TEKSTFRAGMENT.
De rechtbank heeft vastgesteld dat de verdachte na de aanrijding de plaats van het ongeval heeft verlaten, terwijl hij wist dat de slachtoffers in hulpeloze toestand achterbleven. De officier van justitie had een gevangenisstraf van 3 jaar en een ontzegging van de rijbevoegdheid van 4 jaar geëist. De verdediging pleitte voor een lagere straf, maar de rechtbank oordeelde dat de ernst van de feiten en de gevolgen voor de nabestaanden een zwaardere straf rechtvaardigden.

Uiteindelijk werd de verdachte veroordeeld tot een gevangenisstraf van 3 jaar en een ontzegging van de rijbevoegdheid van 4 jaar. Voor het feit dat hij zonder rijbewijs had gereden, kreeg hij een dag hechtenis. De rechtbank benadrukte de ernstige impact van de daden van de verdachte op de slachtoffers en hun families.

Uitspraak

RECHTBANK GELDERLAND
Team strafrecht
Zittingsplaats Zutphen
Parketnummer: 05.234088.23
Datum uitspraak : 4 april 2024
Tegenspraak
vonnis van de meervoudige kamer
in de zaak van
de officier van justitie
tegen
[verdachte],
geboren op [geboortedatum] 1999 in [geboorteplaats] , op dit moment gedetineerd in [verblijfplaats] .

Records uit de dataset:
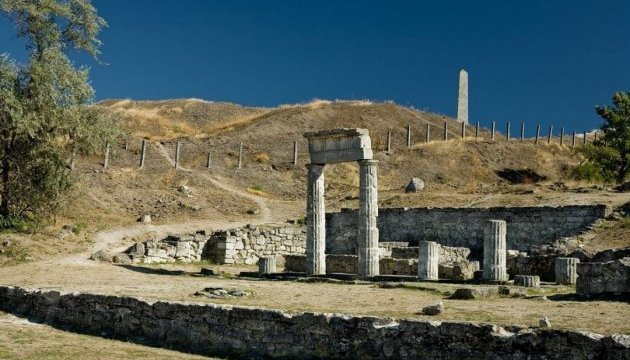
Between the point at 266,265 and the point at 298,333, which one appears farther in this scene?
the point at 266,265

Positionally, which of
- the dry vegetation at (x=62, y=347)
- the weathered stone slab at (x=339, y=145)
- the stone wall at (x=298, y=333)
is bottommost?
the dry vegetation at (x=62, y=347)

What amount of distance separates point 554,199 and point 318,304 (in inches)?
937

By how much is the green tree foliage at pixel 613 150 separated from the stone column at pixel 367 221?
25.5 meters

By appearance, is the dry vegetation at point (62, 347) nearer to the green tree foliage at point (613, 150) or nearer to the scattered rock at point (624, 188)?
the scattered rock at point (624, 188)

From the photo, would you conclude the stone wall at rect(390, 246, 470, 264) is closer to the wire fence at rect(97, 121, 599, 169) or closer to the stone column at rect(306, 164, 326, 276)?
the stone column at rect(306, 164, 326, 276)

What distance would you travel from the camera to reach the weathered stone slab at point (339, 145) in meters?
26.2

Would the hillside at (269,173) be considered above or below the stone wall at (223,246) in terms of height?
above

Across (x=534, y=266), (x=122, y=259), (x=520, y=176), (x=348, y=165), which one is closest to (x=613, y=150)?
(x=520, y=176)

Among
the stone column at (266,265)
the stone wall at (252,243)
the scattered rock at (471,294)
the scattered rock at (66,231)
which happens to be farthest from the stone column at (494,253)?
the scattered rock at (66,231)

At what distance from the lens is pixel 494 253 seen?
23.1 m

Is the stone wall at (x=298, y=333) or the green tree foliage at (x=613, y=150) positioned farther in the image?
the green tree foliage at (x=613, y=150)

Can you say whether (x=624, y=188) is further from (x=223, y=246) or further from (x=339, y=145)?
(x=223, y=246)

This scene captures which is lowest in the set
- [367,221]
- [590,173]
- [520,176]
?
[367,221]

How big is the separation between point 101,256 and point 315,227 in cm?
826
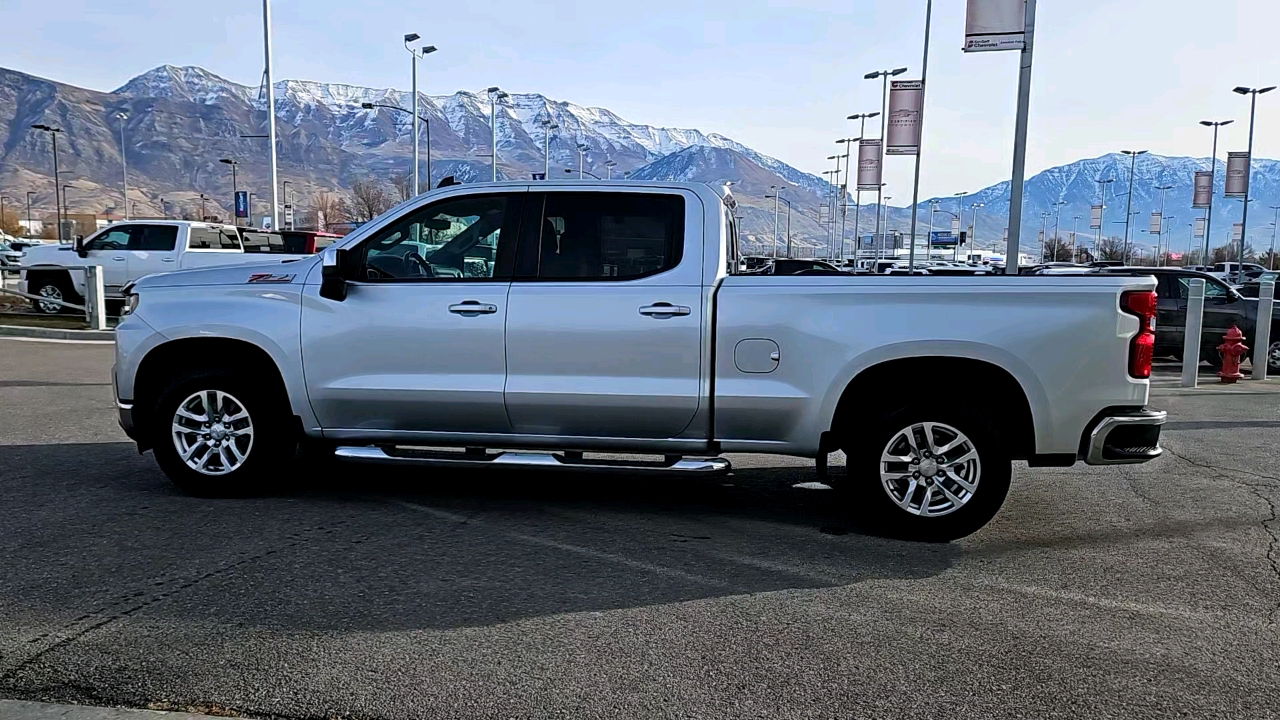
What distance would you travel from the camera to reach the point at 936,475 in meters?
5.55

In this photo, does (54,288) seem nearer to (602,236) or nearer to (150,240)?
(150,240)

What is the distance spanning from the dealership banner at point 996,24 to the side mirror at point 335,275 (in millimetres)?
9434

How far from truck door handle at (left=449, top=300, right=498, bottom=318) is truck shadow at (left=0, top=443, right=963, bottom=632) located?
1236 mm

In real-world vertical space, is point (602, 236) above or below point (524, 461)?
above

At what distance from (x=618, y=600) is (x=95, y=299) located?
16055 mm

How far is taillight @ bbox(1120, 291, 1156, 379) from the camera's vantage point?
210 inches

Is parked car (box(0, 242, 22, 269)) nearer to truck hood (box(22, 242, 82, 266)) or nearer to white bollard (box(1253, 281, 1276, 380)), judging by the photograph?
truck hood (box(22, 242, 82, 266))

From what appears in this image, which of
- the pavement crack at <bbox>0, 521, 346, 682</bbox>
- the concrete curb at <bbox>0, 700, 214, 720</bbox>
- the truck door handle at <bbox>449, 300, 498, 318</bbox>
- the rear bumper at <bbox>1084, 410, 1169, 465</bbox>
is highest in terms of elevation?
the truck door handle at <bbox>449, 300, 498, 318</bbox>

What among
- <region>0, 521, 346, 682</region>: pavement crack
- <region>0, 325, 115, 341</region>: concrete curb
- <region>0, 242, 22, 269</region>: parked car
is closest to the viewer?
<region>0, 521, 346, 682</region>: pavement crack

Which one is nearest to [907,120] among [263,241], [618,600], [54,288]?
[263,241]

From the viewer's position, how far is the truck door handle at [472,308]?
5898 mm

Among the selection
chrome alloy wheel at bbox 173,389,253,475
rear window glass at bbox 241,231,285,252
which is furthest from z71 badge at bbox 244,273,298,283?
rear window glass at bbox 241,231,285,252

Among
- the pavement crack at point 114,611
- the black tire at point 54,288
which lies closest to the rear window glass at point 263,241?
the black tire at point 54,288

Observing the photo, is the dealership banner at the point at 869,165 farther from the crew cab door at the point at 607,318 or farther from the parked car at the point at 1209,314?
the crew cab door at the point at 607,318
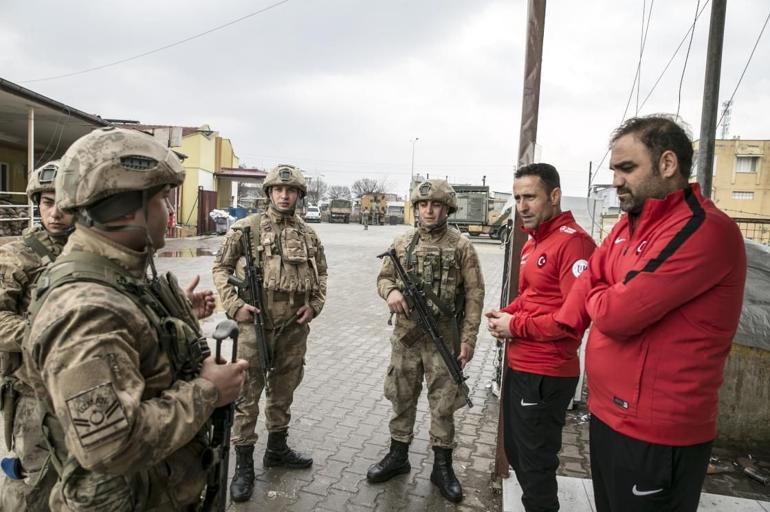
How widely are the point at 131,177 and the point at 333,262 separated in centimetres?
1410

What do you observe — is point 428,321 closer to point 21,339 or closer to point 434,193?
point 434,193

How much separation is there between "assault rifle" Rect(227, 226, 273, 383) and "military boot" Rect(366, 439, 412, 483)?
1.01 m

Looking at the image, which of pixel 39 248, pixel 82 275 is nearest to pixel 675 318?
pixel 82 275

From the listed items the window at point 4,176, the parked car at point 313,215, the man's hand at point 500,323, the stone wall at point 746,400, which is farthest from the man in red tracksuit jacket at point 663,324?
the parked car at point 313,215

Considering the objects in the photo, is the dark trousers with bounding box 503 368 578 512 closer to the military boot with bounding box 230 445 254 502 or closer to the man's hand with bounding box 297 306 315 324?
the man's hand with bounding box 297 306 315 324

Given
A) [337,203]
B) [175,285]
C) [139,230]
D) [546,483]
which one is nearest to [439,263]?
[546,483]

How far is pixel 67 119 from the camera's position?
11773mm

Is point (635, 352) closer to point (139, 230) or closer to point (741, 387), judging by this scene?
point (139, 230)

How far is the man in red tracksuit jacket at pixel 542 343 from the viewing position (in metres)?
2.54

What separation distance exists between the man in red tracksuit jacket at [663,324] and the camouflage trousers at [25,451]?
2282 mm

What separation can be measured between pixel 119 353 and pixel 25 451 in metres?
1.32

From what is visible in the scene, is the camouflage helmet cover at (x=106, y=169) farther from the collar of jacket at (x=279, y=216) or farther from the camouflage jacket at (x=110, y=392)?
the collar of jacket at (x=279, y=216)

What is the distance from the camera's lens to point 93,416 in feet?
4.10

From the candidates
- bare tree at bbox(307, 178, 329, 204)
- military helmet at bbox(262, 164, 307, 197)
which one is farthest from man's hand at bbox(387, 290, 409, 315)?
bare tree at bbox(307, 178, 329, 204)
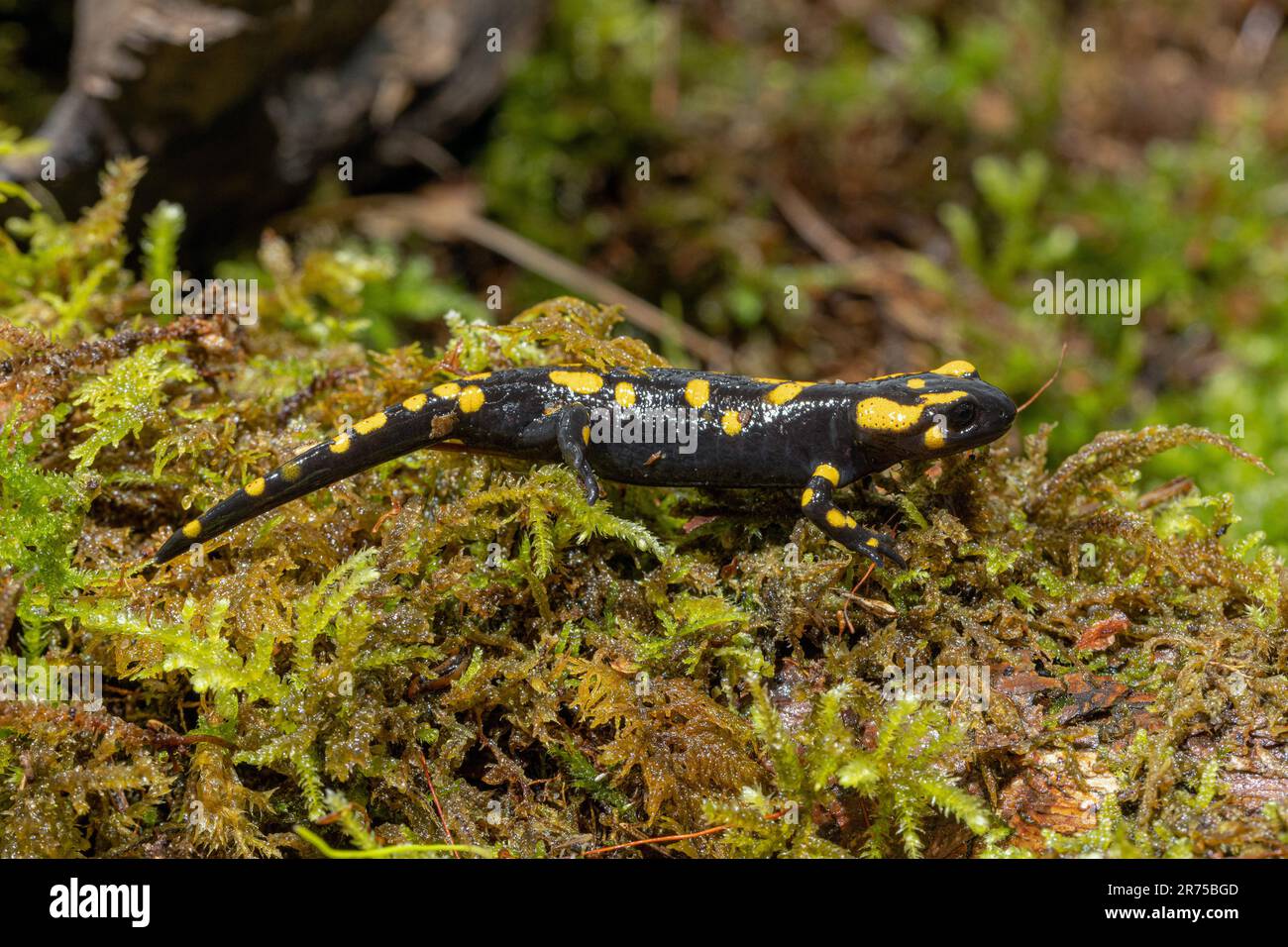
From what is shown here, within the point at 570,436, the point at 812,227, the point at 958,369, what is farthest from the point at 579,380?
the point at 812,227

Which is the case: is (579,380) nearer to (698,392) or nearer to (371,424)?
(698,392)

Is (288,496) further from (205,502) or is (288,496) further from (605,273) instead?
(605,273)

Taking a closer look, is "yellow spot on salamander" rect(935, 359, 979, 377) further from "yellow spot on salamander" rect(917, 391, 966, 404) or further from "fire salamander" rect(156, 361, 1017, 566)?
"yellow spot on salamander" rect(917, 391, 966, 404)

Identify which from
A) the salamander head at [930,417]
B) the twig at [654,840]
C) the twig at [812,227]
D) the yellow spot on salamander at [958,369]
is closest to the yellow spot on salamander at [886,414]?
the salamander head at [930,417]

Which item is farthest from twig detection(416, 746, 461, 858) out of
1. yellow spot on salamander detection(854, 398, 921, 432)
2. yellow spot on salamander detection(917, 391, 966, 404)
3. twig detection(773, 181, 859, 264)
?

DOEL. Som alle straffen op waartoe de verdachte volgens het tekstfragment uiteindelijk is veroordeeld.

UITGEWERKTE OPLOSSING.
- een gevangenisstraf van 3 jaar
- een ontzegging van de rijbevoegdheid van 4 jaar
- een dag hechtenis (voor het rijden zonder rijbewijs)